Actually, the statistics suggest it isn't as common an ailment as it may seem: Reading last season were only the fifth side ever to be relegated from the Premier League in their second season after promotion.

But that doesn't mean that there is no reason to fear that other teams might work a side out or that players might fade once the novelty of the top division has worn off.

Last season there were the odd surprises – a 3-0 drubbing at Wigan, for instance, and a 1-0 win at Aston Villa – but essentially Sunderland won the games they expected to win, drew the games they expected to draw, and lost the games they expected to lose, and so stayed up.

Given the traumas of their previous two seasons in the top flight, which brought embarrassing relegations with a combined total of 34 points, that was good enough, but there is a demand for something more than survival this time round.

At the end of last season, Sunderland manager Roy Keane himself was unequivocal. “We need major changes – in the first team and everywhere,” he said. “We need more quality.”

Few would doubt that, or the observation he made that Sunderland, for all their fighting qualities, simply did not retain possession as well as they should.

The question then is why that quality was missing when Keane had spent the best part of 40 million pounds on players the previous year.

Few doubt Keane's motivational abilities or his tactical nous, but the one area in which he has faced regular criticism is his dealings in the transfer market.

Sunderland do have a vast squad, packed with players, particularly midfielders, who are little better than average.

Yet given the problems of luring signings not merely to the north-east but to a club with a reputation for yo-yoing between divisions, Keane's record is not perhaps so bad as has been made out.

At nine million pounds possibly Craig Gordon was a touch over-priced, but Sunderland were in desperate need of a top-class goalkeeper, and the Scotland international has proved himself just that.

Eyebrows were raised when Keane paid six million pounds for the Trinidad and Tobago forward Kenwyne Jones, but he led the line magnificently last season, contributing far more than his seven goals might suggest.

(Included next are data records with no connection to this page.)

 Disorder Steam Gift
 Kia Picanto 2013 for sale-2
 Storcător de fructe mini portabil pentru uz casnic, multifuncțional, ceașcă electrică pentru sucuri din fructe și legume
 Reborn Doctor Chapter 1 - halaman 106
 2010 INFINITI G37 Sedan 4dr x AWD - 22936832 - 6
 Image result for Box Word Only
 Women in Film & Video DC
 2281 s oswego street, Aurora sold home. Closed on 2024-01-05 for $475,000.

Kieran Richardson struggled with injury, but showed enough in flashes to suggest that if he can reach a level of consistency, 5.5 million pounds would look a fair price.

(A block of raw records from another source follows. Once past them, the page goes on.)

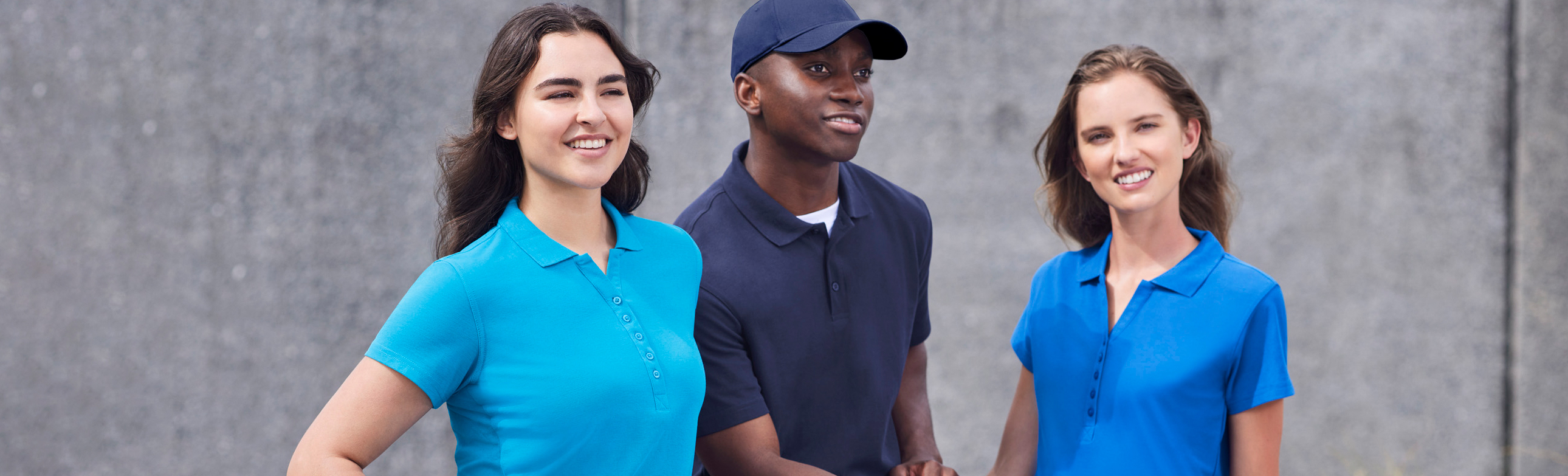 Polo shirts nz deals
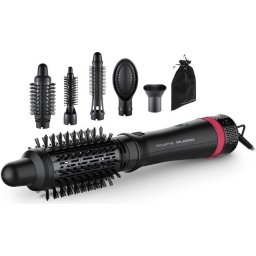 Електрическа четка за коса Rowenta CF634LF0 OTHER STYLER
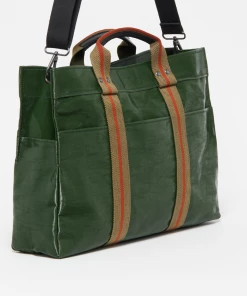 Jack Gomme ERNEST L Tote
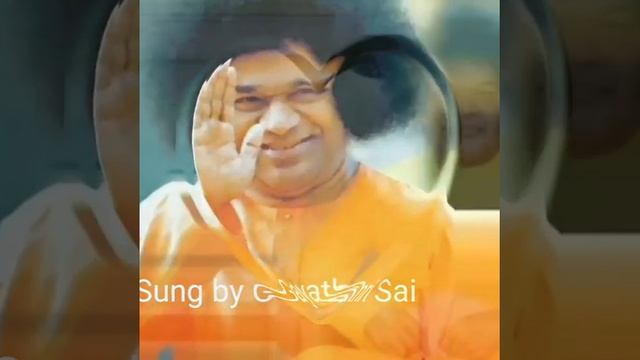Om Tat Sat Sri Narayana Purushothama Guru Tu.Siddha Buddha Tu, Skanda Vinayaka Savita Pavaka Tu, смотреть онлайн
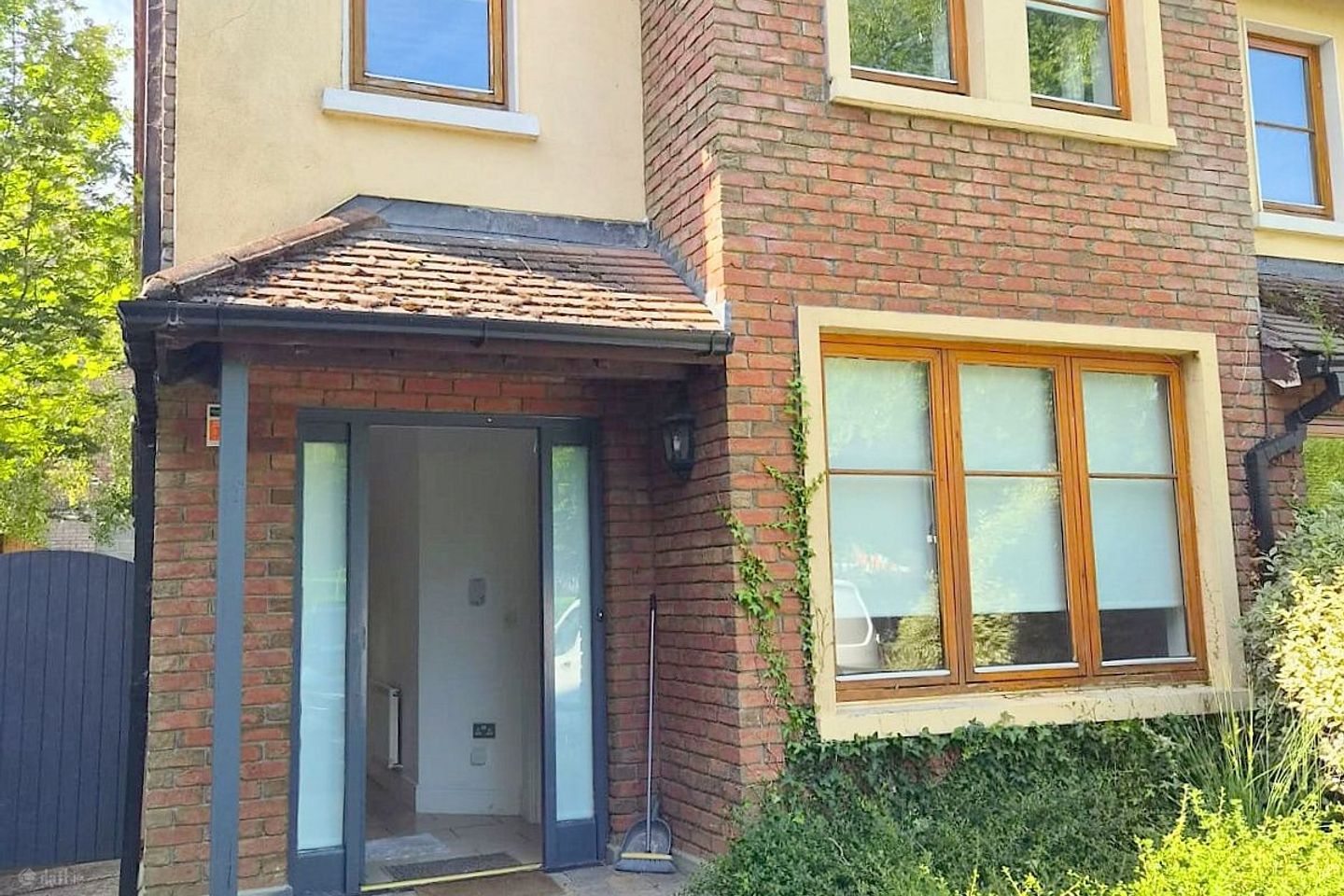 47 Steeplechase Green, Ratoath, Ratoath, Co. Meath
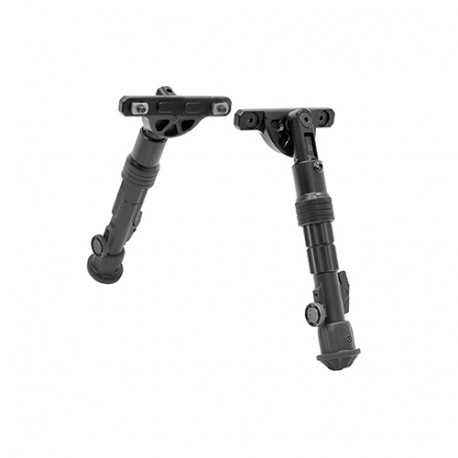 UTG Recon Flex M-LOK Bipod LEAPERS-INC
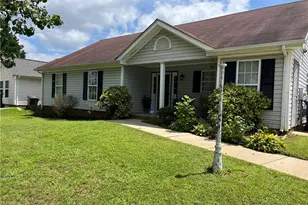 1710 St Charles Ln, Greensboro, NC 27405 - Photo 1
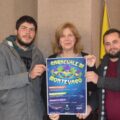 Carnevale di Montevago 2020 presentazione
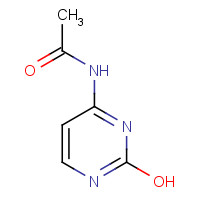 FT-0604353 CAS:14631-20-0 chemical structure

This season's signings, though, have not exactly set pulses racing.

Keane has at least broken his habit of dealing almost exclusively in former Chelsea or Manchester United players.

But Steed Malbranque, Teemu Tainio and Pascal Chimbonda from Tottenham and El-Hadji Diouf from Bolton, brought in for a total of just under 20 million pounds (38 million dollars) aren't exactly the glamorous names of which Sunderland fans were dreaming.

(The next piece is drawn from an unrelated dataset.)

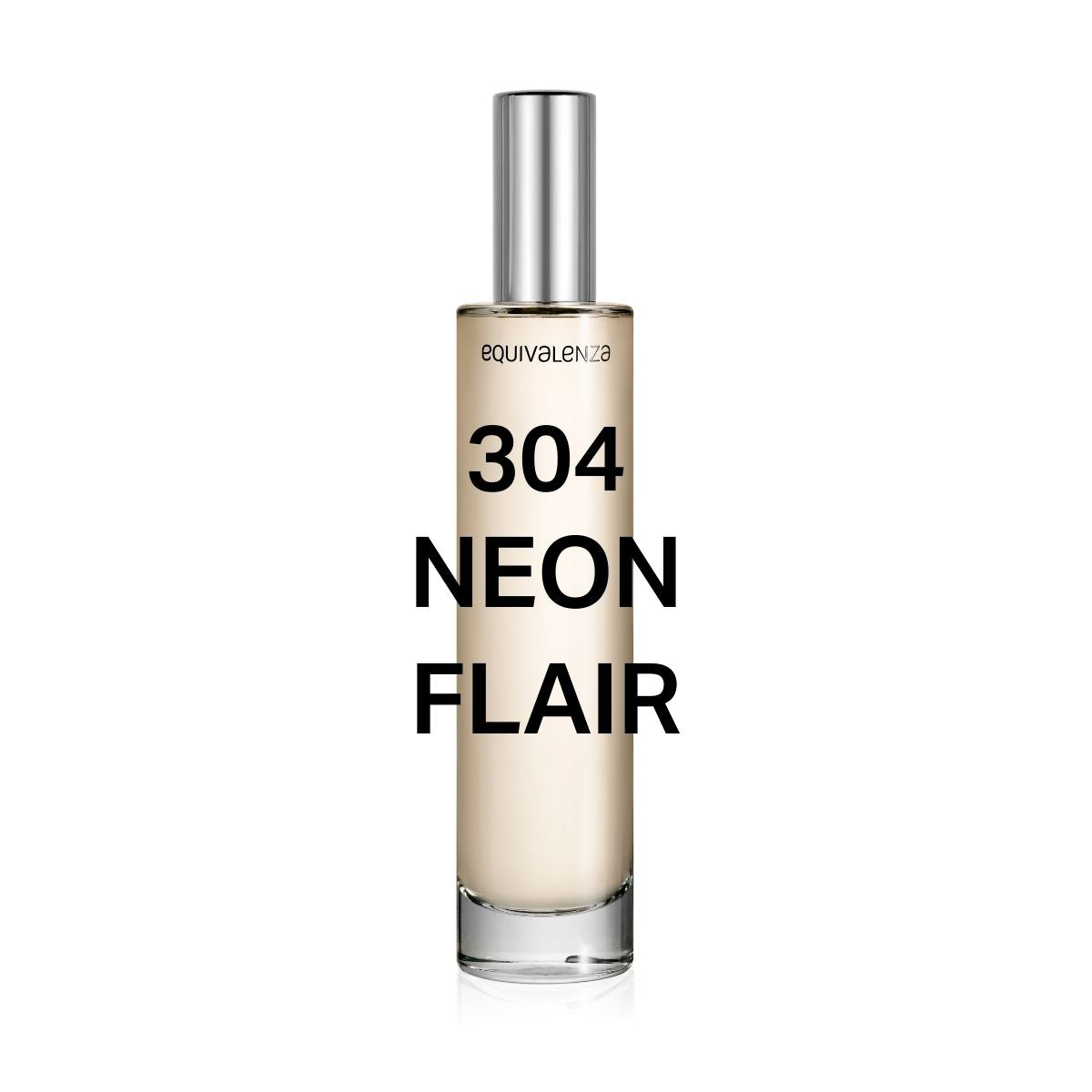 Neon Flair — 2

Nonetheless, Keane insists he is happy. “Things are starting to take shape,” he said. “We have signed some exciting players and they will offer something different.”

What Sunderland desperately need is a centre-back to replace Jonny Evans, who has returned to Manchester United after a second successful loan spell on Wearside, and another centre-forward.

Jones will be out until at least October with a knee ligament injury and he anyway was frequently left to shoulder too great an attacking burden last season.

If those two positions are filled, Sunderland could be looking at comfortable mid-table. If not, and with a difficult start to the season that could undermine morale, they may be left relying on there being worse teams in the division than they are.